Task: Rewrite the entries below, switching each "further" to "farther" and keeping everything else unchanged.

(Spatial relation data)
+---+

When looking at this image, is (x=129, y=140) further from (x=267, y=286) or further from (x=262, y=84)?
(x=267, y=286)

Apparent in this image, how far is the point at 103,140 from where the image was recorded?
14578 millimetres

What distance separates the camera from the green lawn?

+---+

Result for this task:
When looking at this image, is (x=129, y=140) farther from (x=267, y=286) or farther from (x=262, y=84)?
(x=267, y=286)

Apparent in this image, how far is the point at 103,140 from where the image was recorded?
14578 millimetres

What distance separates the camera from the green lawn?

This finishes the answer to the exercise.